Çünkü, çukurların üstesinden gelmek ve günümüzün modası olan ve neredeyse her mahalleye yapılan kasislerden durmadan kurtulmanın tek yolu diye düşünenler de var. Tabii ki aslında, hafta sonlarını daha çok su sporlarına, dağ, kayak ya da diğer doğa sporlarına ayıranların birinci tercihi.
Kendini yüksekte ve güvende hissettiren arazi araçlarının pazarı Türkiye'de her geçen gün artıyor. Ancak arazi aracını gerçek arazi koşullarında kullanan ve bu amaçla satın alanların sayısı az. İstanbul'da özellikle kadın sürücüler güvenlik ve "moda" diye arazi aracı satın alıyor.
Gerçek arazi şartlarında
Tekser İnşaat'ın sahibi Muammer Kitapçı'nın oğlu ve şirketin Yapı Yatırımları Koordinatörü Cem Kitapçı, bir off-road tutkunu. Kitapçı, doğanın her türlü zor şartıyla sahibi olduğu dört arazi aracıyla başa çıkıyor. İstanbul Off-Road Klübü'nün de başkanı olan Kitapçı'nın gözü 1993'ten beri arazi aracından başka birşey görmüyor.

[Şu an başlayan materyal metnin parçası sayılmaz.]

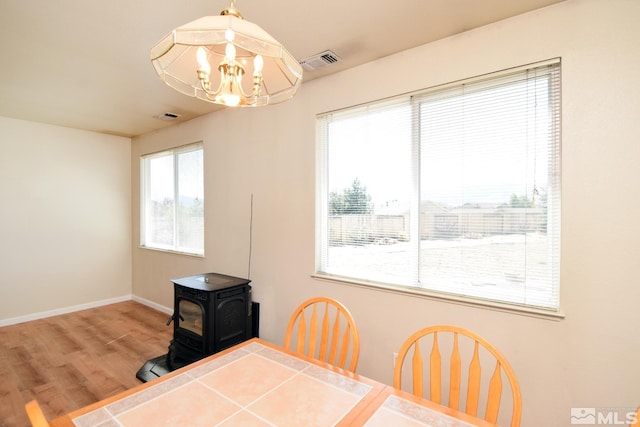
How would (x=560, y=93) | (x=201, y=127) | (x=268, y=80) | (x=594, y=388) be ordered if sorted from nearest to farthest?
(x=268, y=80) → (x=594, y=388) → (x=560, y=93) → (x=201, y=127)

Land Rover Discovery, 110, Range Rover ve S3'ten oluşan 4X4'leri değiştirmeyi, ya da elden çıkarmayı asla düşünmüyor.
Şirketin yurtdışındaki şantiyelerinin sorumluluğunu yürüttükten sonra kendi deyimiyle "Şark hizmeti"ne geçtiğimiz yıllarda son vererek İstanbul'a gelen Kitapçı, bulduğu bütün boş vakitleri "4X4 merkezli" haftasonu programlarına ayırıyor.
1990 yılında Camel Trophy seçimlerinde başarılı olarak yarışlara katılan ve dereceye giremese de çok zor yol ve iklim şartlarında gerçekleşen yarışı tamamlayan Kitapçı'nın maceracı ruhu onu bir serüvenden diğerine sürüklüyor.
Şimdiye kadar Toroslar, Kaçkarlar, Konya Çölü ve Kaz Dağı'nın da aralarında bulunduğu doğası muhteşem ancak yolları da bir o kadar zorlu olan pek çok bölgede arazi aracının gücünü ve performansını deneyen Kitapçı, İstanbul trafiğinde arazi aracının kendisi için "kurtuluş" anlamına geldiğini anlatıyor. "Bir kere yüksektesiniz ve yolun ilerisindeki her türlü kaza ya da sıkıkışıklığı görüyorsunuz. İstanbul'da trafik çok çabuk yavaşlıyor. 4X4'le önlem almak daha kolya" diyen Kitapçı, bütün kasisleri de durmadan geçmenin keyfini yaşadığını itiraf ediyor.